Set task | Reproduce every one of the items below word for word, keeping each line unchanged and in its original order.
** Start Items **
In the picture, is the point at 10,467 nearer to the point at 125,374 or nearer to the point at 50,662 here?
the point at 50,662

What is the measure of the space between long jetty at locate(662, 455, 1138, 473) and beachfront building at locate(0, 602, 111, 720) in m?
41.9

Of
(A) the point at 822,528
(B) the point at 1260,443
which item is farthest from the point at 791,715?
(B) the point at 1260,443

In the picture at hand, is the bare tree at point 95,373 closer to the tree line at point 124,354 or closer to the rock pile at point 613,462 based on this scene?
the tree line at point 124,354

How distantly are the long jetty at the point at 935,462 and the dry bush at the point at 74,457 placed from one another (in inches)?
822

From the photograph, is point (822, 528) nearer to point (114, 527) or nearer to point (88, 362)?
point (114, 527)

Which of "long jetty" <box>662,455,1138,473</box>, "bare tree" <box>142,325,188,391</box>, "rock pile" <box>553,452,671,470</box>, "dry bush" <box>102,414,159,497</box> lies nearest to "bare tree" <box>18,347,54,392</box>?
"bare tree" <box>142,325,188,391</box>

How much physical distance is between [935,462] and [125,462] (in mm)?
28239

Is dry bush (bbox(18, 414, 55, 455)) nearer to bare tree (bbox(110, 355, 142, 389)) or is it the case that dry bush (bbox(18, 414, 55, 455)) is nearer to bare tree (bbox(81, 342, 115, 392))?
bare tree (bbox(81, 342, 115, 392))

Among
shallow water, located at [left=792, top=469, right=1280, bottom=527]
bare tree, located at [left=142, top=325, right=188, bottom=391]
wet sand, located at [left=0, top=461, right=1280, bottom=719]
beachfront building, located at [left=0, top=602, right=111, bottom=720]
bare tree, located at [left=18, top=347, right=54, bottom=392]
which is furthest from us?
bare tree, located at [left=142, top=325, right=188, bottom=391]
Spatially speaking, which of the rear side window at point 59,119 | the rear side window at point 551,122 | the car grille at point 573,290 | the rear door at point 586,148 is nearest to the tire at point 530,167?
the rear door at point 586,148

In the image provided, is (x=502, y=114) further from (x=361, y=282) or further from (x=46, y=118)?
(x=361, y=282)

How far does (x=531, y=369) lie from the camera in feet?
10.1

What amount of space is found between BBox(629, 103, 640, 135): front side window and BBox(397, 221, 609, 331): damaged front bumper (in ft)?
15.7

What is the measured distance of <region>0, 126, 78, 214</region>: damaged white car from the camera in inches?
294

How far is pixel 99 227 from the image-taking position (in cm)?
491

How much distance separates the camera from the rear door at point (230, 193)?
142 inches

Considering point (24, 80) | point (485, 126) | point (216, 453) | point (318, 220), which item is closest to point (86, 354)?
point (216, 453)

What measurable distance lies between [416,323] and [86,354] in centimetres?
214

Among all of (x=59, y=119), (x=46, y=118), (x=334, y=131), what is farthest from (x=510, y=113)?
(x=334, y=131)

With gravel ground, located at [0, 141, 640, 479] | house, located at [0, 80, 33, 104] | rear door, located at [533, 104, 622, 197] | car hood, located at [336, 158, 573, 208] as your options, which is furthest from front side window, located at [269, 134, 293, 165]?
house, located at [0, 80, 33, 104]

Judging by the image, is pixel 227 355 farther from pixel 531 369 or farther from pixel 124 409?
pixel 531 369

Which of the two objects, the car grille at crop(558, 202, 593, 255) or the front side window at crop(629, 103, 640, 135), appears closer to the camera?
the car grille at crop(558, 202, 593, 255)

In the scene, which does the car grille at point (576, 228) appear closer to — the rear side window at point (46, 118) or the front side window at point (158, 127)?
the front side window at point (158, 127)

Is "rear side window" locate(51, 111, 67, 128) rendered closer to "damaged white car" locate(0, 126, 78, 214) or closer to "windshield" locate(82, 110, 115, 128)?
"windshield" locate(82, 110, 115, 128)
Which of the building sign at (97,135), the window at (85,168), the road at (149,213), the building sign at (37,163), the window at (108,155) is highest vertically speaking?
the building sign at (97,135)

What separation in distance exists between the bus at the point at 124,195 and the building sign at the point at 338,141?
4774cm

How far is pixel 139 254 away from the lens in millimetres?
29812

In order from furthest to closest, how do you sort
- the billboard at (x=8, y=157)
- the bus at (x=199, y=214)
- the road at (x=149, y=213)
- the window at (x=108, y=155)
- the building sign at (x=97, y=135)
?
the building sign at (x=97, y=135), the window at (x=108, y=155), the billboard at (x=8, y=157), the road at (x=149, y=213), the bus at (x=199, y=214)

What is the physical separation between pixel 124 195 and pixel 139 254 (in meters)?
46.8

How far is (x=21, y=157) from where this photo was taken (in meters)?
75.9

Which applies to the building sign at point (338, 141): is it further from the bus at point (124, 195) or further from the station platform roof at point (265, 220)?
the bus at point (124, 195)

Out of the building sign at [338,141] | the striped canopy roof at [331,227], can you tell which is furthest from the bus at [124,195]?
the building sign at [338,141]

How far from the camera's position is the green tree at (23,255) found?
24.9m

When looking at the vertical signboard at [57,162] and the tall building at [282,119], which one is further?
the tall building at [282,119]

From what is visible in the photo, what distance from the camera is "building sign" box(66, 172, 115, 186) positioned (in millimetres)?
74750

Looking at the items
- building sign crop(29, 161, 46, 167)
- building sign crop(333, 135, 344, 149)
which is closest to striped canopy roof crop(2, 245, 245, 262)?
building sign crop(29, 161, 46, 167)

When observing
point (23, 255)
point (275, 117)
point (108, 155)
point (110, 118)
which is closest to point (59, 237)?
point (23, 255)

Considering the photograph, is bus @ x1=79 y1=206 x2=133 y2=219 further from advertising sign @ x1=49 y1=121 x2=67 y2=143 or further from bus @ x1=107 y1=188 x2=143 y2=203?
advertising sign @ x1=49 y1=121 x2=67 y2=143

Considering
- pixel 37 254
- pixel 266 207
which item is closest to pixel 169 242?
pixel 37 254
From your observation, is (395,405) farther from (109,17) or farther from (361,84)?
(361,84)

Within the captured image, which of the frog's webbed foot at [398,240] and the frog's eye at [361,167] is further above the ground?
** End Items **
Exercise solution |
In the picture, is the point at 10,467 nearer to the point at 125,374 or nearer to the point at 50,662 here?
the point at 50,662

What is the measure of the space between long jetty at locate(662, 455, 1138, 473) and beachfront building at locate(0, 602, 111, 720) in m?
41.9

Of
(A) the point at 822,528
(B) the point at 1260,443
which item is farthest from the point at 791,715?
(B) the point at 1260,443

In the picture at hand, is the bare tree at point 95,373 closer to the tree line at point 124,354 or closer to the rock pile at point 613,462 based on this scene?
the tree line at point 124,354

How distantly are the long jetty at the point at 935,462 and the dry bush at the point at 74,457 placed from one another (in inches)?
822

From the photograph, is point (822, 528) nearer to point (114, 527) or nearer to point (88, 362)?
point (114, 527)

Which of "long jetty" <box>662,455,1138,473</box>, "bare tree" <box>142,325,188,391</box>, "rock pile" <box>553,452,671,470</box>, "dry bush" <box>102,414,159,497</box> lies nearest to "bare tree" <box>18,347,54,392</box>?
"bare tree" <box>142,325,188,391</box>

How much physical distance is between [935,462] and [125,462] (in mm)?
28239

Is dry bush (bbox(18, 414, 55, 455)) nearer to bare tree (bbox(110, 355, 142, 389)) or is it the case that dry bush (bbox(18, 414, 55, 455)) is nearer to bare tree (bbox(81, 342, 115, 392))?
bare tree (bbox(81, 342, 115, 392))

Among
shallow water, located at [left=792, top=469, right=1280, bottom=527]
bare tree, located at [left=142, top=325, right=188, bottom=391]
wet sand, located at [left=0, top=461, right=1280, bottom=719]
beachfront building, located at [left=0, top=602, right=111, bottom=720]
bare tree, located at [left=18, top=347, right=54, bottom=392]
which is furthest from us?
bare tree, located at [left=142, top=325, right=188, bottom=391]
Spatially speaking, which of the rear side window at point 59,119 | the rear side window at point 551,122 | the car grille at point 573,290 | the rear door at point 586,148 is nearest to the tire at point 530,167?
the rear door at point 586,148

In the image provided, is (x=502, y=114) further from (x=361, y=282) or further from (x=46, y=118)?
(x=361, y=282)

How far does (x=531, y=369) lie from the camera in feet?
10.1

What amount of space is found between BBox(629, 103, 640, 135): front side window and BBox(397, 221, 609, 331): damaged front bumper (in ft)?
15.7

What is the measured distance of <region>0, 126, 78, 214</region>: damaged white car from the camera in inches?
294

How far is pixel 99 227 from the image-taking position (in cm)?
491

How much distance separates the camera from the rear door at point (230, 193)?
142 inches

Considering point (24, 80) | point (485, 126) | point (216, 453) | point (318, 220), which item is closest to point (86, 354)?
point (216, 453)

What measurable distance lies between [416,323] and [86,354] in centimetres?
214

Among all of (x=59, y=119), (x=46, y=118), (x=334, y=131), what is farthest from (x=510, y=113)?
(x=334, y=131)

With gravel ground, located at [0, 141, 640, 479] | house, located at [0, 80, 33, 104] | rear door, located at [533, 104, 622, 197] | car hood, located at [336, 158, 573, 208] as your options, which is furthest from front side window, located at [269, 134, 293, 165]?
house, located at [0, 80, 33, 104]

Judging by the image, is pixel 227 355 farther from pixel 531 369 or farther from pixel 124 409?
pixel 531 369

Which of the two objects, the car grille at crop(558, 202, 593, 255) or the front side window at crop(629, 103, 640, 135), appears closer to the camera?
the car grille at crop(558, 202, 593, 255)

In the scene, which does the car grille at point (576, 228) appear closer to — the rear side window at point (46, 118) or the front side window at point (158, 127)?
the front side window at point (158, 127)

Is "rear side window" locate(51, 111, 67, 128) rendered closer to "damaged white car" locate(0, 126, 78, 214) or closer to "windshield" locate(82, 110, 115, 128)?
"windshield" locate(82, 110, 115, 128)
Which of the building sign at (97,135), the window at (85,168), the road at (149,213), the building sign at (37,163), the window at (108,155) is highest vertically speaking?
the building sign at (97,135)

What separation in distance exists between the bus at the point at 124,195 and the building sign at the point at 338,141?
4774cm

How far is pixel 139 254 away from the lens in millimetres?
29812

In order from furthest to closest, how do you sort
- the billboard at (x=8, y=157)
- the bus at (x=199, y=214)
- the road at (x=149, y=213)
- the window at (x=108, y=155)
- the building sign at (x=97, y=135)
?
the building sign at (x=97, y=135), the window at (x=108, y=155), the billboard at (x=8, y=157), the road at (x=149, y=213), the bus at (x=199, y=214)

What is the physical separation between pixel 124 195 and pixel 139 254 (in meters)?
46.8

How far is (x=21, y=157) from where this photo was taken (in meters)?
75.9

Which applies to the building sign at point (338, 141): is it further from the bus at point (124, 195) or further from the station platform roof at point (265, 220)?
the bus at point (124, 195)

Out of the building sign at [338,141] | the striped canopy roof at [331,227], can you tell which is furthest from the bus at [124,195]?
the building sign at [338,141]

How far from the camera's position is the green tree at (23,255) found?
24.9m

When looking at the vertical signboard at [57,162] and the tall building at [282,119], which one is further?
the tall building at [282,119]

From what is visible in the photo, what distance from the camera is "building sign" box(66, 172, 115, 186) positioned (in millimetres)?
74750

Looking at the items
- building sign crop(29, 161, 46, 167)
- building sign crop(333, 135, 344, 149)
which is closest to striped canopy roof crop(2, 245, 245, 262)?
building sign crop(29, 161, 46, 167)

When observing
point (23, 255)
point (275, 117)
point (108, 155)
point (110, 118)
which is closest to point (59, 237)?
point (23, 255)

Considering the photograph, is bus @ x1=79 y1=206 x2=133 y2=219 further from advertising sign @ x1=49 y1=121 x2=67 y2=143 or further from bus @ x1=107 y1=188 x2=143 y2=203?
advertising sign @ x1=49 y1=121 x2=67 y2=143

Considering
- pixel 37 254
- pixel 266 207
which item is closest to pixel 169 242?
pixel 37 254
From your observation, is (395,405) farther from (109,17) or farther from (361,84)?
(361,84)

Within the captured image, which of the frog's webbed foot at [398,240] and the frog's eye at [361,167] is further above the ground?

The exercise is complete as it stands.